[Task] Reproduce the entire listing below, replacing each occurrence of "cascading water" with "waterfall" and leaving everything else unchanged.

-------

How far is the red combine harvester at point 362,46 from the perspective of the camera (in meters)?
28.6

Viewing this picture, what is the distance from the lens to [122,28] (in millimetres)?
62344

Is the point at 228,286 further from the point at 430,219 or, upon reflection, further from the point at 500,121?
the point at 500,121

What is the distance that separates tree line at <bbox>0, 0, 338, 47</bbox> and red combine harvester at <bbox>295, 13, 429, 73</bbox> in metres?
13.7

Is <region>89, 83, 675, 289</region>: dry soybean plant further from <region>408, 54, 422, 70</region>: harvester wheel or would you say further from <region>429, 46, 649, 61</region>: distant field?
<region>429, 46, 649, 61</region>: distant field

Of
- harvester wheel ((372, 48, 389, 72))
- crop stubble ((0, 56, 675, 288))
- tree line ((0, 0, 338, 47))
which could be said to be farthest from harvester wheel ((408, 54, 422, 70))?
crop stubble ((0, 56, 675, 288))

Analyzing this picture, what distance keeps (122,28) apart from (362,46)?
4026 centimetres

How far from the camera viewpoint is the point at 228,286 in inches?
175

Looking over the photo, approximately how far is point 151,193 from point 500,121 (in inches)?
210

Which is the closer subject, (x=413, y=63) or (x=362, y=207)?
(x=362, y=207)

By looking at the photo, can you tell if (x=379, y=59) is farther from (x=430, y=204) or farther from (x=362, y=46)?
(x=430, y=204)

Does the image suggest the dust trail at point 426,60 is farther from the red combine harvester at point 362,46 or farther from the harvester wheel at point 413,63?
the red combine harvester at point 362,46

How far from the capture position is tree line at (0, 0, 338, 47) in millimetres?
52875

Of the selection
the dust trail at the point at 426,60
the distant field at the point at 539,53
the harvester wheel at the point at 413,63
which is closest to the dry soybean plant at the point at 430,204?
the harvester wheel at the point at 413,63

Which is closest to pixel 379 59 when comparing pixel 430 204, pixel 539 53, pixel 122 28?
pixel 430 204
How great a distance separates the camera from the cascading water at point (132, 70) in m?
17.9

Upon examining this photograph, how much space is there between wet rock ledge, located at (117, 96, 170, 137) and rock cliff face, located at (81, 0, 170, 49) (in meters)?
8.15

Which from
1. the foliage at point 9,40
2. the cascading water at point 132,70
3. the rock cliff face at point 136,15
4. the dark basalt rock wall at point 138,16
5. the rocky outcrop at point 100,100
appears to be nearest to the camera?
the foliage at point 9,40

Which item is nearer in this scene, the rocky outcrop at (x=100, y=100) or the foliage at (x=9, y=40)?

-------

[Written solution]
How far is the red combine harvester at point 362,46 from the perspective of the camera (in meters)?
28.6

Viewing this picture, what is the distance from the lens to [122,28] (in millimetres)?
62344

Is the point at 228,286 further from the point at 430,219 or, upon reflection, further from the point at 500,121?
the point at 500,121

What is the distance that separates tree line at <bbox>0, 0, 338, 47</bbox> and red combine harvester at <bbox>295, 13, 429, 73</bbox> in metres?
13.7

Is <region>89, 83, 675, 289</region>: dry soybean plant further from <region>408, 54, 422, 70</region>: harvester wheel or would you say further from <region>429, 46, 649, 61</region>: distant field?
<region>429, 46, 649, 61</region>: distant field

Of
- harvester wheel ((372, 48, 389, 72))
- crop stubble ((0, 56, 675, 288))
- tree line ((0, 0, 338, 47))
which could be said to be farthest from harvester wheel ((408, 54, 422, 70))?
crop stubble ((0, 56, 675, 288))

Analyzing this picture, what distance keeps (122,28) apart from (362,46)?
4026 centimetres

How far from the camera viewpoint is the point at 228,286 in inches?
175

Looking over the photo, approximately how far is point 151,193 from point 500,121 (in inches)?
210

Which is the closer subject, (x=413, y=63) or (x=362, y=207)?
(x=362, y=207)

By looking at the photo, can you tell if (x=379, y=59) is farther from (x=430, y=204) or farther from (x=362, y=46)?
(x=430, y=204)

Does the image suggest the dust trail at point 426,60 is farther from the red combine harvester at point 362,46 or farther from the harvester wheel at point 413,63?
the red combine harvester at point 362,46

How far from the capture position is tree line at (0, 0, 338, 47) in millimetres?
52875

Of the selection
the dust trail at the point at 426,60
the distant field at the point at 539,53
the harvester wheel at the point at 413,63
which is closest to the dry soybean plant at the point at 430,204?
the harvester wheel at the point at 413,63

Which is closest to pixel 379 59 when comparing pixel 430 204, pixel 539 53, pixel 122 28?
pixel 430 204
How great a distance separates the camera from the waterfall at point (132, 70) in m?
17.9

Upon examining this photograph, how much space is there between wet rock ledge, located at (117, 96, 170, 137) and rock cliff face, located at (81, 0, 170, 49) (in meters)?
8.15

Which from
1. the foliage at point 9,40
2. the waterfall at point 132,70
3. the rock cliff face at point 136,15
4. the dark basalt rock wall at point 138,16
5. the rocky outcrop at point 100,100
appears to be nearest to the camera?
the foliage at point 9,40

Which item is nearer in this scene, the rocky outcrop at (x=100, y=100) or the foliage at (x=9, y=40)?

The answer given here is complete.